### Things to do
1. Set down the passage of the Flux LSTM post below starting with "I am trying" and going on through "return(xdata)", with every character unchanged.
2. For each statement, say yes or no according to the Flux LSTM post below, and quote the words of the post that decide it. (a) The loss function works even though training does not. (b) Each generated x sequence has a length of 100. (c) The code generates 50 sequences of x.

### Excerpt
-.-.-

I am trying to train an LSTM to model a full sequence y based on a sequence of x (not just the last item or a classifier). With the following code, the training does not work although the loss function works. It seems that the dot formalism does not work with train! ? Any ideas how I could do it? In Keras it's so simple....
Thanks in advance,
Markus
using Flux
# Create synthetic data first
### Function to generate x consisting of three variables and a sequence length of 200
function generateX()
x1 = Array{Float32, 1}(randn(200))
x2 = Array{Float32, 1}(randn(200))
x3 = Array{Float32, 1}(sin.((0:199) / 12*2*pi))
xdata=[x1 x2 x3]'
return(xdata)
end
### Generate 50 of these sequences of x
xdata = [generateX() for i in 1:50]
### Function to generate sequence of y from x sequence
function yfromx(x)

-.-.-

### Supplied data
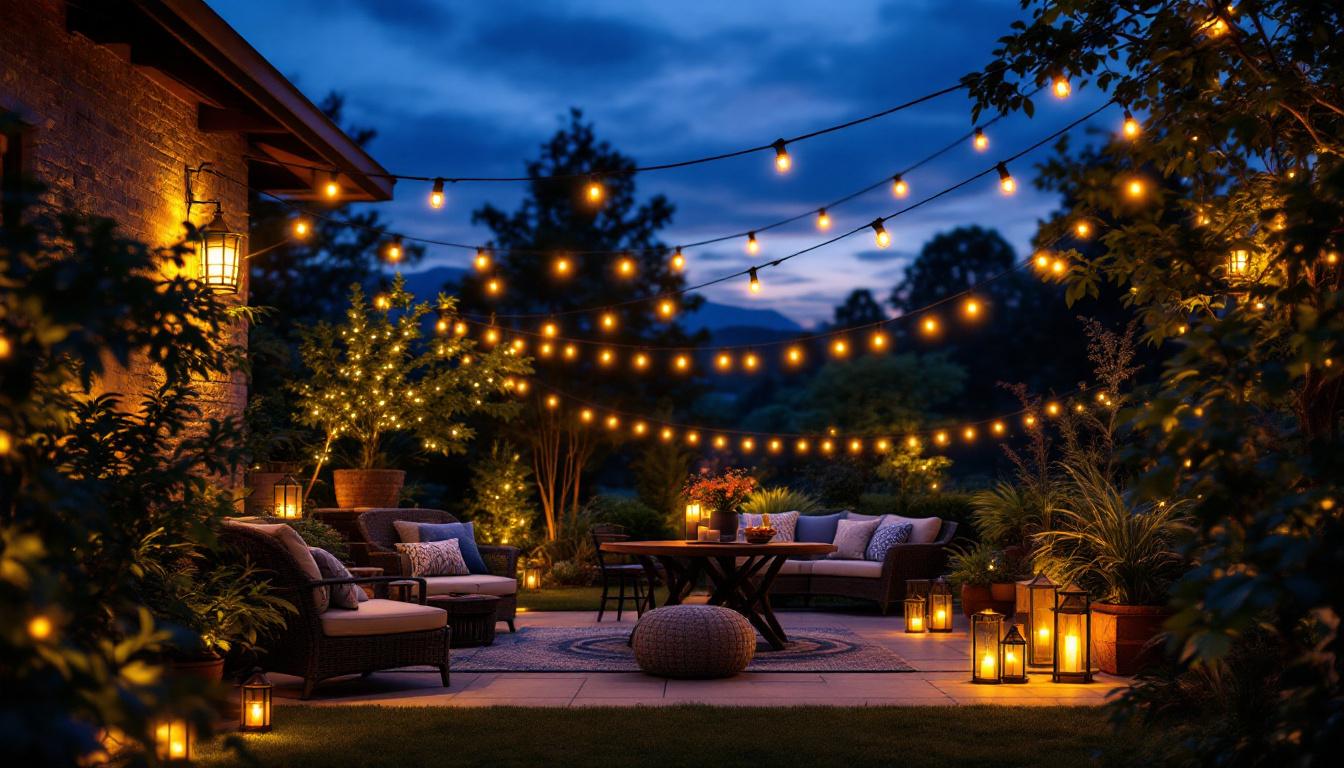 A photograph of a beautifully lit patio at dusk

-.-.-

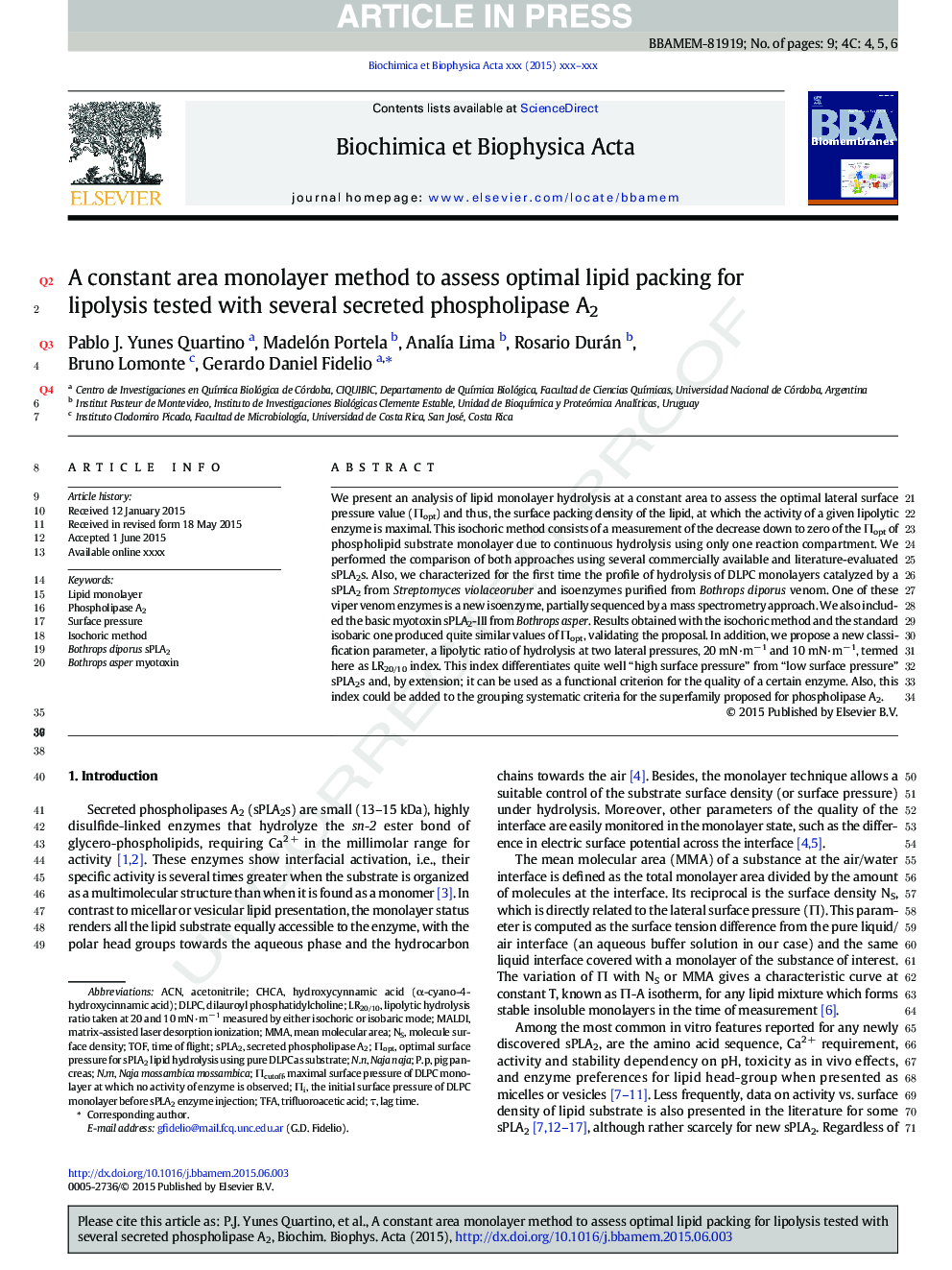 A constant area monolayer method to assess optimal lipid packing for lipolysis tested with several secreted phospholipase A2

-.-.-

### Responses by task
1.
I am trying to train an LSTM to model a full sequence y based on a sequence of x (not just the last item or a classifier). With the following code, the training does not work although the loss function works. It seems that the dot formalism does not work with train! ? Any ideas how I could do it? In Keras it's so simple....
Thanks in advance,
Markus
using Flux
# Create synthetic data first
### Function to generate x consisting of three variables and a sequence length of 200
function generateX()
x1 = Array{Float32, 1}(randn(200))
x2 = Array{Float32, 1}(randn(200))
x3 = Array{Float32, 1}(sin.((0:199) / 12*2*pi))
xdata=[x1 x2 x3]'
return(xdata)

2.
(a) Yes: "the training does not work although the loss function works"
(b) No: "a sequence length of 200"
(c) Yes: "Generate 50 of these sequences of x"